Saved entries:
↓
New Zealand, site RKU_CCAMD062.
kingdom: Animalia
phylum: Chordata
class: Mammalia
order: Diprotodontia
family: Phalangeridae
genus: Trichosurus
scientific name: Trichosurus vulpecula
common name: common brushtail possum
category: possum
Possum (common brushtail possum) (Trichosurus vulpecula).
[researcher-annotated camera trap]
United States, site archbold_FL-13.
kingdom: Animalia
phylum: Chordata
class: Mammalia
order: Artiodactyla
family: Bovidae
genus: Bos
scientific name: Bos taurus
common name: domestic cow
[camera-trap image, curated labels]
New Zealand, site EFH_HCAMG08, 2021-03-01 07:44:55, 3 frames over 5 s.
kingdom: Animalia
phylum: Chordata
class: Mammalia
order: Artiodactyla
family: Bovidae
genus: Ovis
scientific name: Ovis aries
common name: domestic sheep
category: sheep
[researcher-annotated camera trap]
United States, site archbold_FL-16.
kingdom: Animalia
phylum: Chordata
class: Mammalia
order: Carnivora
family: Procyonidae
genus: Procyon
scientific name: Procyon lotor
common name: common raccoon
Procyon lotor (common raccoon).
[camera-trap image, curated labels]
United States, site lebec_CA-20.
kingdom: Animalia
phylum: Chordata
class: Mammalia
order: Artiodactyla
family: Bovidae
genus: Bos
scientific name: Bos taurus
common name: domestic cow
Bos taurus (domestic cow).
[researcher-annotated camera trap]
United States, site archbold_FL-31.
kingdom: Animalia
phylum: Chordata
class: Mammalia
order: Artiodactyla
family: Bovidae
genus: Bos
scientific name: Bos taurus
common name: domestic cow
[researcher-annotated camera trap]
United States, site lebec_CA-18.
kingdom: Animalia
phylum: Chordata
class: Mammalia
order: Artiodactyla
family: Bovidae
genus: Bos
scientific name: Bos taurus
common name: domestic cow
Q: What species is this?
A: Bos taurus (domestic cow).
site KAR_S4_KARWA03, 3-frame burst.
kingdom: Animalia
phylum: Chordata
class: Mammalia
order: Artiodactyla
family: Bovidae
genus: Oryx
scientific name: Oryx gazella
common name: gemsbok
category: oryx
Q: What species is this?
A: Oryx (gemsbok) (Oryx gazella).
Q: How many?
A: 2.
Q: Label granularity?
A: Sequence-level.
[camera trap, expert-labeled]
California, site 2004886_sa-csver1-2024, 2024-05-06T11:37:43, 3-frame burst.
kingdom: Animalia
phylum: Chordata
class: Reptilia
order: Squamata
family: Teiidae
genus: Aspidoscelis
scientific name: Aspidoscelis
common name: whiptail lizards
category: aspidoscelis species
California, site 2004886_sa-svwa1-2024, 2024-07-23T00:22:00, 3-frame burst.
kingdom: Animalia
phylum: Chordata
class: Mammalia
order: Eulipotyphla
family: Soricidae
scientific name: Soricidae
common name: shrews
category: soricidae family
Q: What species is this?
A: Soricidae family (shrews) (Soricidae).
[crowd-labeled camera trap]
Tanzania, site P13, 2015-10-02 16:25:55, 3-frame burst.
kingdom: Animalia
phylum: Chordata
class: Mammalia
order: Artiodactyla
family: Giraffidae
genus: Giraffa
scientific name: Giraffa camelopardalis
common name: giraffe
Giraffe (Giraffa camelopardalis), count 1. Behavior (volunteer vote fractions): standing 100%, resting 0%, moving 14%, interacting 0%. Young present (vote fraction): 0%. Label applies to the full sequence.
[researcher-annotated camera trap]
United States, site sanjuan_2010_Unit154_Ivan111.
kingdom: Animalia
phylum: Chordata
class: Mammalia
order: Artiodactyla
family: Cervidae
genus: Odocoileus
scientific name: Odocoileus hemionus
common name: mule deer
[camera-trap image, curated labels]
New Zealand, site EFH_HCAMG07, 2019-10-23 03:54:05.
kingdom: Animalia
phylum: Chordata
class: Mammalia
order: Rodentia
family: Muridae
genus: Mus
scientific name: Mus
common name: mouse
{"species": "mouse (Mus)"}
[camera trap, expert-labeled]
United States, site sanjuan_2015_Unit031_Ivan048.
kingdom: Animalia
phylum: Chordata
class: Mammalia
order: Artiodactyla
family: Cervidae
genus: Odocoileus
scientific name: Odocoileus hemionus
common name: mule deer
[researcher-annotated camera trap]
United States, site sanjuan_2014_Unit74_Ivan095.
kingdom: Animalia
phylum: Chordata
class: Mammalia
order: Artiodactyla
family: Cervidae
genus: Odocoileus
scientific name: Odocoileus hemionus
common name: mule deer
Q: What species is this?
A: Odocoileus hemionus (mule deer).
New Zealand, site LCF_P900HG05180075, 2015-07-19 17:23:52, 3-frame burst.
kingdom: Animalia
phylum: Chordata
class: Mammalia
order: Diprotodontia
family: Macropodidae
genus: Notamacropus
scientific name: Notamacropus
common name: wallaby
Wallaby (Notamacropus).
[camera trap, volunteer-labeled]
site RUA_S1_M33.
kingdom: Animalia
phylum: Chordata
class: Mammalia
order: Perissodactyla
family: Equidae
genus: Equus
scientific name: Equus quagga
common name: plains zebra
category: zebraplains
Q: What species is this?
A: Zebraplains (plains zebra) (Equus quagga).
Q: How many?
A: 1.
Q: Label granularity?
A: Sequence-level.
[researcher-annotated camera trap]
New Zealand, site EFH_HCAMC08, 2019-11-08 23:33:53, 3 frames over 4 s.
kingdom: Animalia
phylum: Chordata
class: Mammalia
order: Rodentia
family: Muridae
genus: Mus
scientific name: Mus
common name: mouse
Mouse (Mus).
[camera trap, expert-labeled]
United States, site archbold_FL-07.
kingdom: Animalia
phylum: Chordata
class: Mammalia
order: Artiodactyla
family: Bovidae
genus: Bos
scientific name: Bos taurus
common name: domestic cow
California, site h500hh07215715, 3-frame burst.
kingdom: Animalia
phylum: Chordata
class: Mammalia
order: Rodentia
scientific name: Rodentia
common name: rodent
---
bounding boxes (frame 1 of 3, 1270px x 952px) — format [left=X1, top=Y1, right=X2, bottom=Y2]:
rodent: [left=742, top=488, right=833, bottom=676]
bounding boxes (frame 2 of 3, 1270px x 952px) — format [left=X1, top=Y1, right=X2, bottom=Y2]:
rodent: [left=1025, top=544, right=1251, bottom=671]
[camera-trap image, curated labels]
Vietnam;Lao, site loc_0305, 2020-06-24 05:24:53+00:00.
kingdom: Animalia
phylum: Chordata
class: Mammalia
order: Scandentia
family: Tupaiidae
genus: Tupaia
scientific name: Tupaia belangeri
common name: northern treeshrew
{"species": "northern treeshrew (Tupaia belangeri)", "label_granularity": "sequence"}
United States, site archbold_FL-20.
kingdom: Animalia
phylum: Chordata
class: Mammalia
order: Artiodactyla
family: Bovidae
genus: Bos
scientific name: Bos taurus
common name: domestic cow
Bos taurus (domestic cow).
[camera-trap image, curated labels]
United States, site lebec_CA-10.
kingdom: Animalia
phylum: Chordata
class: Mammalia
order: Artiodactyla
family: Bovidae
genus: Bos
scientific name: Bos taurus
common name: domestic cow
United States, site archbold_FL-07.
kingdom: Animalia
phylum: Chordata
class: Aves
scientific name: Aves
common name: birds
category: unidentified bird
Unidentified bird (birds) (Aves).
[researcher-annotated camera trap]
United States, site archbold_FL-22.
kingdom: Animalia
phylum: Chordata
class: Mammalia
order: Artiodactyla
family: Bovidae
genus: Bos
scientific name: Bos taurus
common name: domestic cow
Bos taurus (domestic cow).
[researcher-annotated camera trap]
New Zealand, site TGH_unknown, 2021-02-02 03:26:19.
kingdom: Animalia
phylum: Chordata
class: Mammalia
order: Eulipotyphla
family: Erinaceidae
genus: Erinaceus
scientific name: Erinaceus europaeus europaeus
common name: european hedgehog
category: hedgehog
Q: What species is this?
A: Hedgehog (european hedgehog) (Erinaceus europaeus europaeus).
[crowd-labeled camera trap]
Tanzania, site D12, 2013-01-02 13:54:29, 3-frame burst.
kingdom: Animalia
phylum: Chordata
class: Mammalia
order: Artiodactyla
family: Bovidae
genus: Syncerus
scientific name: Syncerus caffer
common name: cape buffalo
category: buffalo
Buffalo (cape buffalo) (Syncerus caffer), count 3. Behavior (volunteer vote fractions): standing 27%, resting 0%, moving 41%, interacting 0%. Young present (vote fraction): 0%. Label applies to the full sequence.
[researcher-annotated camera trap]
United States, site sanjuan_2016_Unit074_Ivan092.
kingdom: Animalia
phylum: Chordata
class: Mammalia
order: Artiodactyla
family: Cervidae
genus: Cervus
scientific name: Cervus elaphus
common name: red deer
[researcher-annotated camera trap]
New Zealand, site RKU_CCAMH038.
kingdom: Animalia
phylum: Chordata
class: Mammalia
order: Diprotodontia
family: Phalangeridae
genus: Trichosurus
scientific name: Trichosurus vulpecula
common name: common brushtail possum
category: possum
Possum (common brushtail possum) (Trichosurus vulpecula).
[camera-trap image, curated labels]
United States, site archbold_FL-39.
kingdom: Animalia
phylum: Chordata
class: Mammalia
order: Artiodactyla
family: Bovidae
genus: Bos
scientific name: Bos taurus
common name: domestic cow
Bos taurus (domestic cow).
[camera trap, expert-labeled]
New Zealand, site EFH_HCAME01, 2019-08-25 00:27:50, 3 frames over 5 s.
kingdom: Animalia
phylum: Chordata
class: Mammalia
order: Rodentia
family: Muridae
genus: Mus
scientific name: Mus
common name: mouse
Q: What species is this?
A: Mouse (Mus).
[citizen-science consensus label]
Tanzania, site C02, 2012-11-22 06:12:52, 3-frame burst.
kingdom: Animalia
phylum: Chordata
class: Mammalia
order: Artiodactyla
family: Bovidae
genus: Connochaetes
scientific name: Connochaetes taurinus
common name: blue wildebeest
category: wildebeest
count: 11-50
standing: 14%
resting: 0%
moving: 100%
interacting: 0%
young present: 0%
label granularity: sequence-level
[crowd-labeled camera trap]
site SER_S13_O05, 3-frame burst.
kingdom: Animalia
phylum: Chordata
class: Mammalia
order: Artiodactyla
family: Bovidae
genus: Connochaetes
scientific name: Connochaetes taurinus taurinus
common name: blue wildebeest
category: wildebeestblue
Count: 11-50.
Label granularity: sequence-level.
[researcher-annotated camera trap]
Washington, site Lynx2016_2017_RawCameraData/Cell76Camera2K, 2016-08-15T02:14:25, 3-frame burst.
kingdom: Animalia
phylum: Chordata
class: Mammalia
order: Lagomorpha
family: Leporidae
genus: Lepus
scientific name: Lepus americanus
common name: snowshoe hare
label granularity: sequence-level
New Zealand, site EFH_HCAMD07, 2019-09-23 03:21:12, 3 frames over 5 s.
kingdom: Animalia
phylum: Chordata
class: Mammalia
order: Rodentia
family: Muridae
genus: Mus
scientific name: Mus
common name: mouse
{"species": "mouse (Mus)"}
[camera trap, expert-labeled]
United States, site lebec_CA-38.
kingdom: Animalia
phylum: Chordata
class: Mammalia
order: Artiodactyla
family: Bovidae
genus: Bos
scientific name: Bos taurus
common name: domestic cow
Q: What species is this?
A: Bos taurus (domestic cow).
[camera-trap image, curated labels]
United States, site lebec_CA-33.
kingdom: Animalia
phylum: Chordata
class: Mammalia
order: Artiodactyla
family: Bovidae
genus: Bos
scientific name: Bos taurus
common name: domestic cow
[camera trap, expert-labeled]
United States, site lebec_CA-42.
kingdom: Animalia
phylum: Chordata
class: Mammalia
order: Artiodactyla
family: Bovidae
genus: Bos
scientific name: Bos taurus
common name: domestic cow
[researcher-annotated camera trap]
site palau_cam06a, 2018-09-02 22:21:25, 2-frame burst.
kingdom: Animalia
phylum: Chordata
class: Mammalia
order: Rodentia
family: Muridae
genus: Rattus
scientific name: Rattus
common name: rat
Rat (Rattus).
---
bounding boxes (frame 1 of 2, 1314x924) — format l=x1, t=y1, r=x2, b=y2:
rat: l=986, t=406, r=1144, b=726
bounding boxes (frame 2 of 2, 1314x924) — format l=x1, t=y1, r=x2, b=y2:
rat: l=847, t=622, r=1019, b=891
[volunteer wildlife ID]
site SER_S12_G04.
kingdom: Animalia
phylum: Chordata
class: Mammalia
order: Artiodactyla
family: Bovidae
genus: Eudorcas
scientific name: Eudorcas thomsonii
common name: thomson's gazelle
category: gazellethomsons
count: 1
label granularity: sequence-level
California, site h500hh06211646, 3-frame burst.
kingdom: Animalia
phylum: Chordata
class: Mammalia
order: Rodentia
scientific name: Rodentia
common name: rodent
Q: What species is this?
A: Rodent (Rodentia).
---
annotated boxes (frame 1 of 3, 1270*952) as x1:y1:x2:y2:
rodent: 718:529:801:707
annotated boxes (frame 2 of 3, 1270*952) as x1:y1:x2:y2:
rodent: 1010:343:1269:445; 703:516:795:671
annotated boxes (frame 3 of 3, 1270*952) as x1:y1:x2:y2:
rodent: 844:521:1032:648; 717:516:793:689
↑
Task brief. Check every line in the entries for the word "California". State how many have it, with no other text.

Answer area. 4